La création du Fonds de la dignité au profit des victimes de la dictature a déclenché une vive polémique et figurait à la Une des quotidiens tunisiens parus mardi 31 décembre. Elle a soulevé des interrogations sur la manière dont l’article y afférent a été ajouté à la loi de finances 2014.
Ladite loi a été adoptée, tard dans la nuit de dimanche à lundi, par l’Assemblée nationale constituante(ANC) avec 99 voix pour, 10 contre et 14 abstentions. L’ajout de l’article portant création du Fonds de la dignité au profit des victimes de la dictature avait suscité une vive polémique lors de sa discussion par les députés. Cette proposition a été approuvée par 87 constituants, et rejetée par 13 autres contre 19 absentions.
« Un poignard dans le dos » titre « La Presse » dans son édition d’aujourd’hui qui précise en sous titre « Les constituants nahdhaouis imposent leur volonté et se partagent le butin de la révolution.
Tollé général ». « Sur les 217 constituants que compte l’ANC issue des élections du 23 octobre 2011, seuls 87 constituants sont pour la création de ce Fonds et n’ont pas hésité à bafouer la loi de finances 2014 pour y ajouter un article auquel les concepteurs du budget pour le prochain exercice n’ont jamais pensé », ajoute le journal en substance.
Sur ce point, le ministre des Finances, Elyes Fakhfakh, avait estimé que le présent article était inadéquat quant à la forme, arguant de l’existence de lois régissant la création des fonds spécifiques. « Halte à l’imposture !» titre, pour sa part, le journal en langue arabe « Le Maghreb » qui écrit :« En Tunisie, il y a des parties qui veulent remporter une victoire dans une bataille qu’elles n’ont pas menée et qui veulent aujourd’hui en cueillir les fruits non seulement sur le plan moral mais au niveau matériel aussi ».

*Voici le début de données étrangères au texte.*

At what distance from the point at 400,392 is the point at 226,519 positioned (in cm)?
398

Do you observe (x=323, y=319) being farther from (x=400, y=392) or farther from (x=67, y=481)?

Et Le Maghreb d’ajouter qu’il est incompréhensible que les députés du parti au pouvoir se permettent tard dans la nuit, inopinément et sans dialogue préalable, de faire passer un amendement qui « accorde à des milliers de leurs partisans des avantages pécuniaires alors que le pays compte des centaines de milliers de chômeurs et environ deux millions de personnes sous le seuil de la pauvreté ».
« Le Fonds de la dignité : projet tramé la nuit, d’une valeur d’un milliard de dinars » titre « Al Chourouk » à la Une qui s’interroge si ce Fonds constitue un pas juridique (vers la consécration de la justice transitionnelle) ou une réparation pour les islamistes ? « ANC : Hold-up à minuit passé » ironise « Le Quotidien » qui relate les « violentes protestations » contre cet article y compris par le bloc Ettakatol, malgré un vote à une majorité confortable, juge le journal.
Pour sa part, « Le Temps » rapporte les propos du chef du gouvernement provisoire Ali Larayedh lors du débat sur le projet de la loi de finances 2014 qui a indiqué que « c’est un sujet très délicat qui nous permet de nous réconcilier avec le passé et de colmater les brèches. Le fonds devra démarrer au début de l’année 2014 ».
Traitant du même sujet, « Assabah » estime que le Fonds provoque une fissure entre Ennahdha et Ettakatol. Assabah rapporte les propos du député Jalel Bouzid (Ettakatol) qui a exprimé l’indignation de son parti de la manière avec laquelle ont été présentés les nouveaux articles qui ont donné lieu à des dérives.
D’après lui, les propositions des députés doivent être en harmonie avec la philosophie générale du projet proposé par le gouvernement. Le même journal cite le député d’Ennahdha Néjib Mrad pour qui cette affaire est « montée de toutes pièces » d’autant, a-t-il argumenté, qu’Ennahdha a respecté les dispositions juridiques en vigueur pour présenter cette proposition.